Boko Haram was deflated up to the point I handed over to my successor on May 29, 2015." That claim was mistake number three. All available evidence points to the fact that "Boko Haram was (not) deflated" before he left office.
Mistake number four. President Muhammadu Buhari came into office in 2015 believing that all he had to do was to conduct some mop up operations and Boko Haram would become a painful chapter in our national history.
He took it, it seems to me, that Jonathan had "deflated" them. The reality soon hit him between the eyes early enough to know that Jonathan's latter claim wishful. But Buhari himself and his security chiefs have repeated similar claim at various intervals that Boko Haram has been defeated.
We had hoped that Buhari would approach the war differently. Two things reinforced that hope. Being a northerner, he could not share Jonathan's northern conspiracy theory.
The north cannot, I suppose, conspire against itself. But more importantly, being a two-star general, he, was in a better position than Jonathan to appreciate the enormous national security challenges that Boko Haram represented then and represents even now.
He could differentiate between a determined group taking on the Nigerian state and a band of killers motivated by short term benefits.
It was not, therefore, naïve on our part as citizens to believe that the insurgents would meet their match in a man who has had a war experience from 1967 to 1970.
But under his watch, Boko Haram has dug in deeper and waxed stronger. The US warned last week that the insurgents were set to deploy drones in thir war against the Nigerian state.
Meaning, it could get worse for the country and its citizens. It would be a bad mistake for the federal government to ignore the US warning.
The US has no reasons to cry wolf if the animal is not stalking our nation. With the drone the insurgents can strike anywhere they choose in the country. The fear of this alone makes one shudder.
As the latest incident showed, our security forces, despite their admittedly gallant efforts, and despite the president's avowal to put an end to the insurgency, we are not exactly winning the war.
The tactics used so far to win the war have not quite worked. There is an urgent need for a new strategy.
The Nigerian state cannot afford not to end the insurgency now and end the senseless blood bath in the country.
To formulate a winning strategy, it is important for us to know what Boko Haram represents in terms of regional and global insurgency. We must know Boko Haram.
We must admit that we are fighting a serious war and a more insidious challenge to our corporate existence as a nation.

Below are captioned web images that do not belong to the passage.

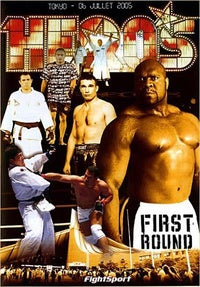 K-1 Hero's First Round - Tokyo [DVD]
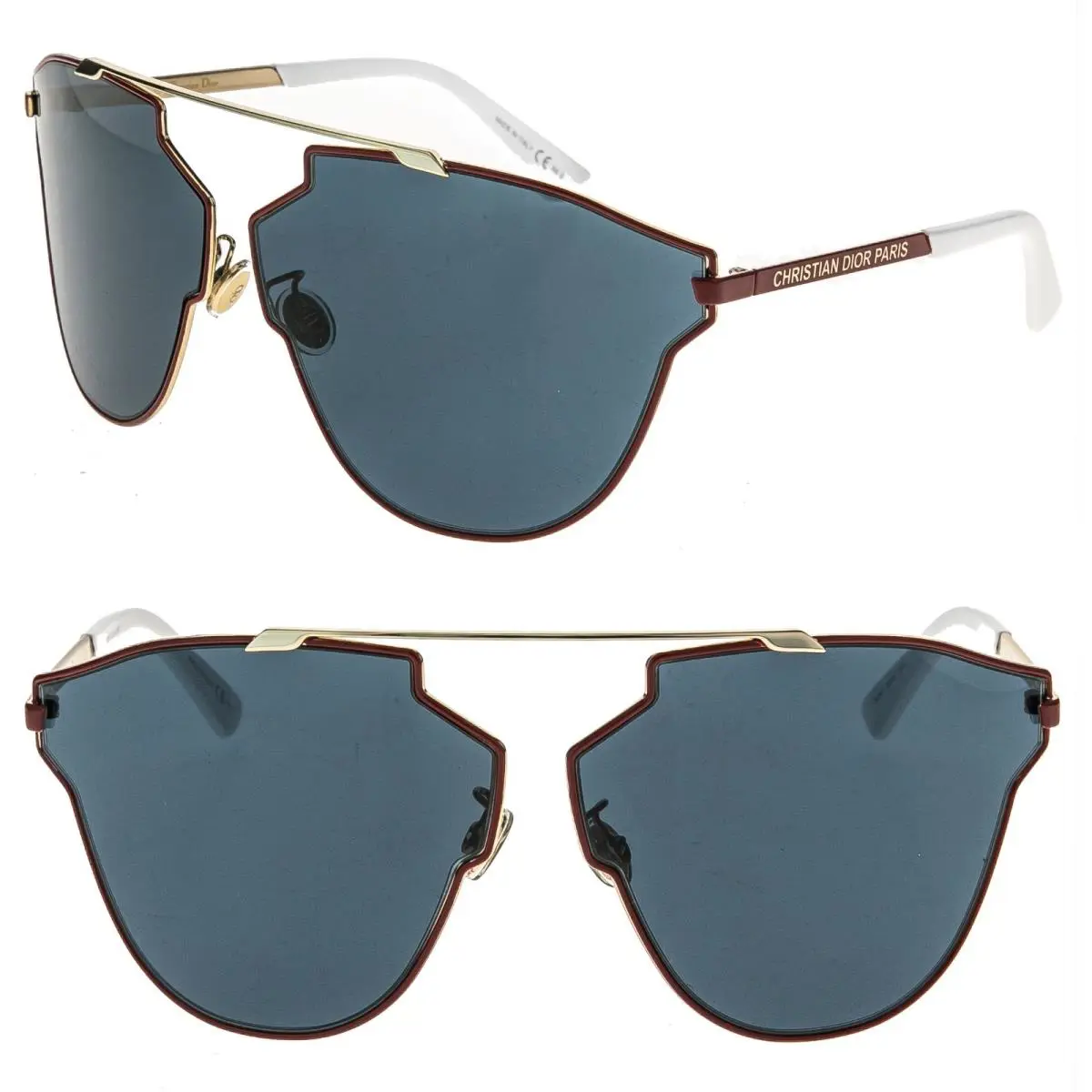 Christian  SO Real Fast Red Blue Wrap Unisex Sunglass Sorealfast Soreal by Dior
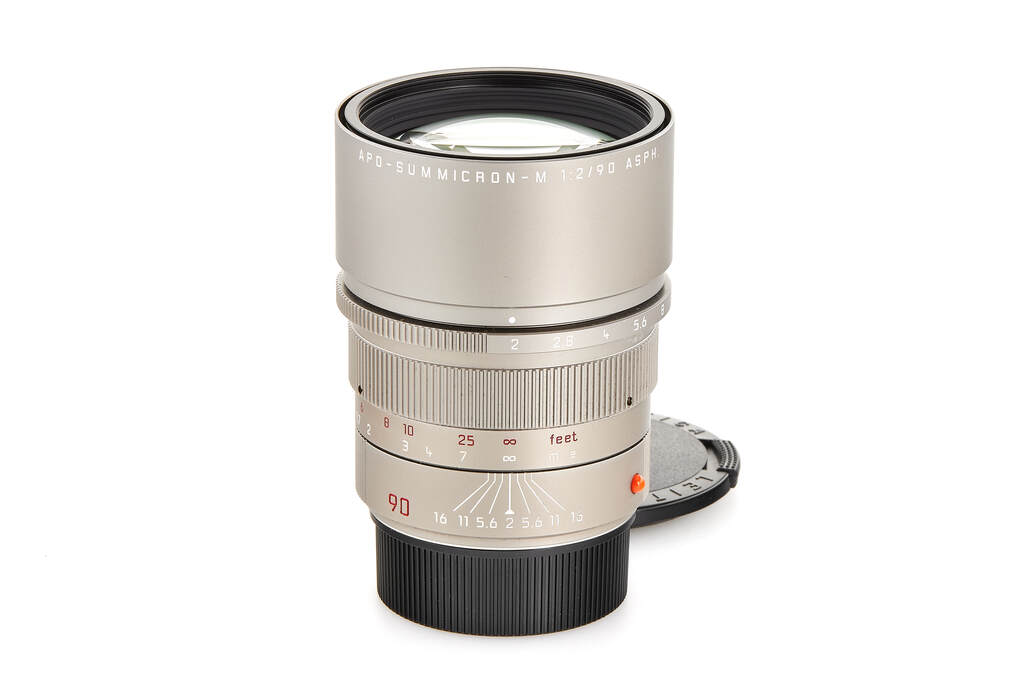 Leica Apo-Summicron-M 11632 2/90mm ASPH. Titanium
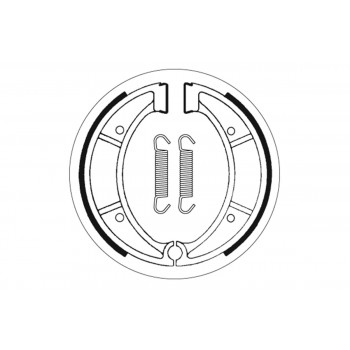 SBS - Saboți frână 2117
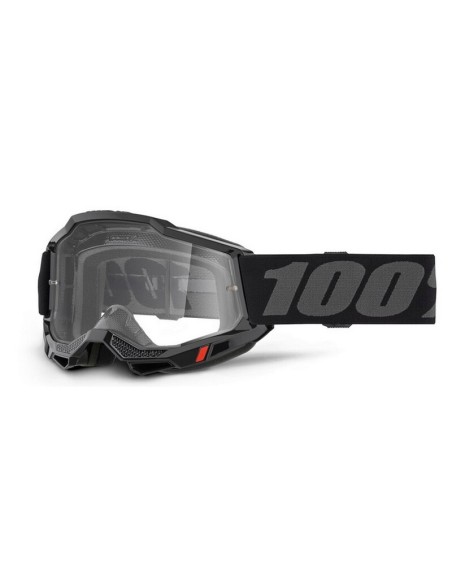 Gafas 100% Accuri 2 M2 Lente Transparente Negro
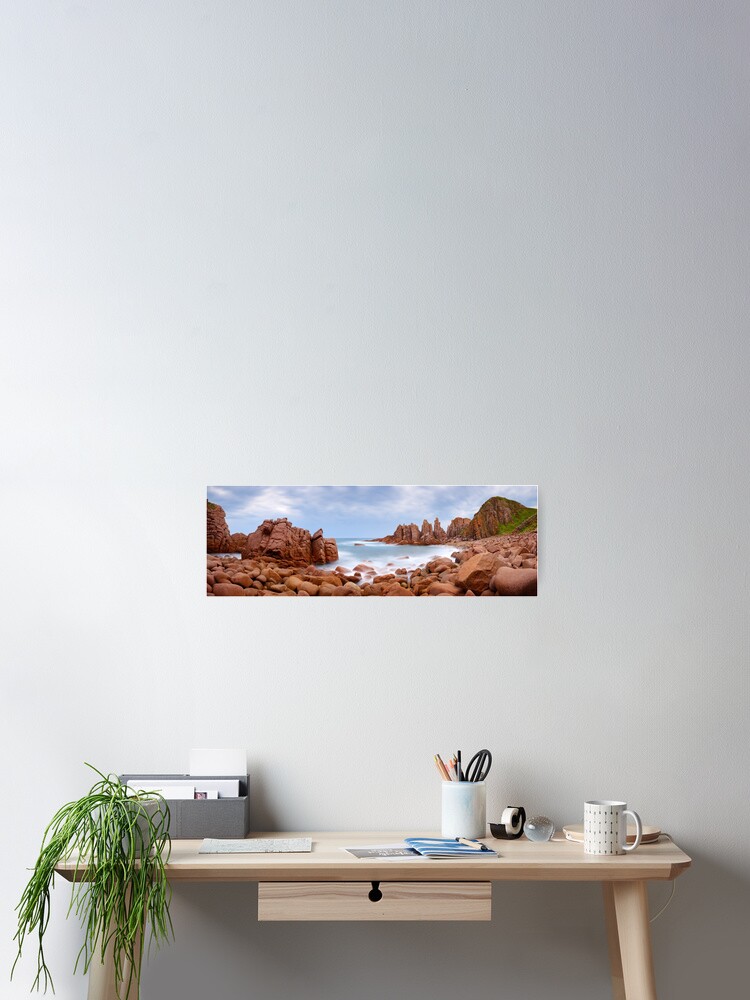 Thumbnail 2 of 3, Poster, The Pinnacles, Phillip Island, Victoria, Australia designed and sold by Chockstone.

Boko Haram is not a band of men with senseless murder on their minds.
It has roots well beyond our neighbouring countries from which they appear to operate rather freely. Their financiers are not phantoms. If we look, we will see them.
Nigeria must admit that it cannot decisively win the war without enlisting the support and the co-operation of Cameroun and Chad.
Boko Haram's objectives are perhaps regional. If Nigeria does not stop them the entire West African sub-region would become a sitting duck to their satanic objectives.
I believe Nigeria has enough clout in the region to make our immediate neighbours appreciate what the region is up against.
This is not just a war against the Nigerian state but one against the West African sub-region.